The shape is very similar to the shape of the middle basis vector but now the range of values is twice as big and the vector now has more negative values.  Adding and substracting the first basis vector just affects the average value and not the shape.  Now let's compute the DCT.

In [None]:
dct(-D[:,0]+2*D[:,2],norm='ortho')

We get, up to floating point arithmetic, (-1,0, 2, 0, 0), which should make sense.

Play around with other linear combinations of other basis vectors and discuss.
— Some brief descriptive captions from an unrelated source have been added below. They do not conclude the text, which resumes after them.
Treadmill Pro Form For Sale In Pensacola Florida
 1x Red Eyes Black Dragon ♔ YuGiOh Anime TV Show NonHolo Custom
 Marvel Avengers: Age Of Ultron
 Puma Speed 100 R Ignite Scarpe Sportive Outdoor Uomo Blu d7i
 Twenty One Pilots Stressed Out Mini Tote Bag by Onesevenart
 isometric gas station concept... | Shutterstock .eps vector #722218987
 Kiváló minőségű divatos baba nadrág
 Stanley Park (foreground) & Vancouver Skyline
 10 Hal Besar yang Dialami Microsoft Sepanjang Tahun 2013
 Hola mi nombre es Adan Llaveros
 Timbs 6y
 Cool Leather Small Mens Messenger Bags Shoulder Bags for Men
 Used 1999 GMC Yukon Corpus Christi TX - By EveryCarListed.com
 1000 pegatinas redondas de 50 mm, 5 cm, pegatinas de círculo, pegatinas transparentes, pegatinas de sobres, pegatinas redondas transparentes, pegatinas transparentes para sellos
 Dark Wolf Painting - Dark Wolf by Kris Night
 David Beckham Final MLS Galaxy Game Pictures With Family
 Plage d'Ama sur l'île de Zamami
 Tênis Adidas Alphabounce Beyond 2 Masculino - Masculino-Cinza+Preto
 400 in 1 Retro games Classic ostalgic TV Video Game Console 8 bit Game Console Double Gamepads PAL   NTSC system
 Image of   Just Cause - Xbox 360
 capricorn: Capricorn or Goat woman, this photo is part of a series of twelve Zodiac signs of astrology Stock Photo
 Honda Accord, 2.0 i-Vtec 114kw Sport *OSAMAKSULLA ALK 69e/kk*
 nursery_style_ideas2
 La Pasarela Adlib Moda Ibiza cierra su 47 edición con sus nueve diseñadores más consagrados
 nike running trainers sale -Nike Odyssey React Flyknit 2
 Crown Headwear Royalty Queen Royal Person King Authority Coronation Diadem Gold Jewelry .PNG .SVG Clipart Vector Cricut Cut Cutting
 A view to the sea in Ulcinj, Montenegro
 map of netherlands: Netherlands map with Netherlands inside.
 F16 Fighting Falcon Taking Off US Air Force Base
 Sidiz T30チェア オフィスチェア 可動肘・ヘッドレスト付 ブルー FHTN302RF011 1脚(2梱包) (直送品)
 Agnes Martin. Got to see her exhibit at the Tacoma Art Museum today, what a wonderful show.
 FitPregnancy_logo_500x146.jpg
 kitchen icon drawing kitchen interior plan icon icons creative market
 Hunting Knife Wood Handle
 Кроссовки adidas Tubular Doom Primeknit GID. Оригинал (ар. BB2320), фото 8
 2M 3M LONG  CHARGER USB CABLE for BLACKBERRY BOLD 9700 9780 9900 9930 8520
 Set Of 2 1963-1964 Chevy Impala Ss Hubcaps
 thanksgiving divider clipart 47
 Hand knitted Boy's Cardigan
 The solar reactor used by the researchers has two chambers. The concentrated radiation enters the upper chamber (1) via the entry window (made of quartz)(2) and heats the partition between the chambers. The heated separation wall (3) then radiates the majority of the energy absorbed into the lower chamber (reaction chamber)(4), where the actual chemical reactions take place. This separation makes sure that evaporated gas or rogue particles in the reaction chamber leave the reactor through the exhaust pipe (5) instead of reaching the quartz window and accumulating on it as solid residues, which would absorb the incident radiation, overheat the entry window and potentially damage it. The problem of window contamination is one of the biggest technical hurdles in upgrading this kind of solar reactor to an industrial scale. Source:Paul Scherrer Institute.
Now let's take a vector which is not as "obviously" a linear combination of the basis vectors.

In [None]:
b=np.array([1,-1,1,-1,1])
plt.plot(k,b,'o-',color='k')

So, it is a very "bouncy" vector.

In [None]:
dct(b,norm='ortho')

Notice that the largest value from the DCT was the last one.  This should make sense, as the last basis vector is the "bounciest".

Now, we will make a bit more complicated vector.  This one will take values from a cosine function that has a frequency strictly between the cosine functions used to make the third and fourth basis vectors.

In [None]:
j=2.5
c=np.sqrt(2/n)*np.cos(np.pi*(k+(1/2))*j/n)
plt.plot(k,c,'o-',color='k')

The formula above for j=0, 1, 2, 3, 4 yields the DCT-II basis vectors.

In [None]:
dct(c,norm='ortho')

Notice that the third and fourth coefficients of the DCT are much larger in absolute value than the others.  This shows the "bounciness" between a mix of the frequencies.  They aren't prefectly equal due to some normalization issues with DCT.

Exercises

1. Generate three random vecotrs r, s, t in R^1000.

2. Verify that the dimension of the span of r, s, t is three.

3. Generate an orthonormal basis for the span of r, s, t.

4. Create a matrix which performs an orthogonal projection from R^1000 to the span of r, s, t.

5. Compute and plot the DCT of r.

6. Discuss the output of 5.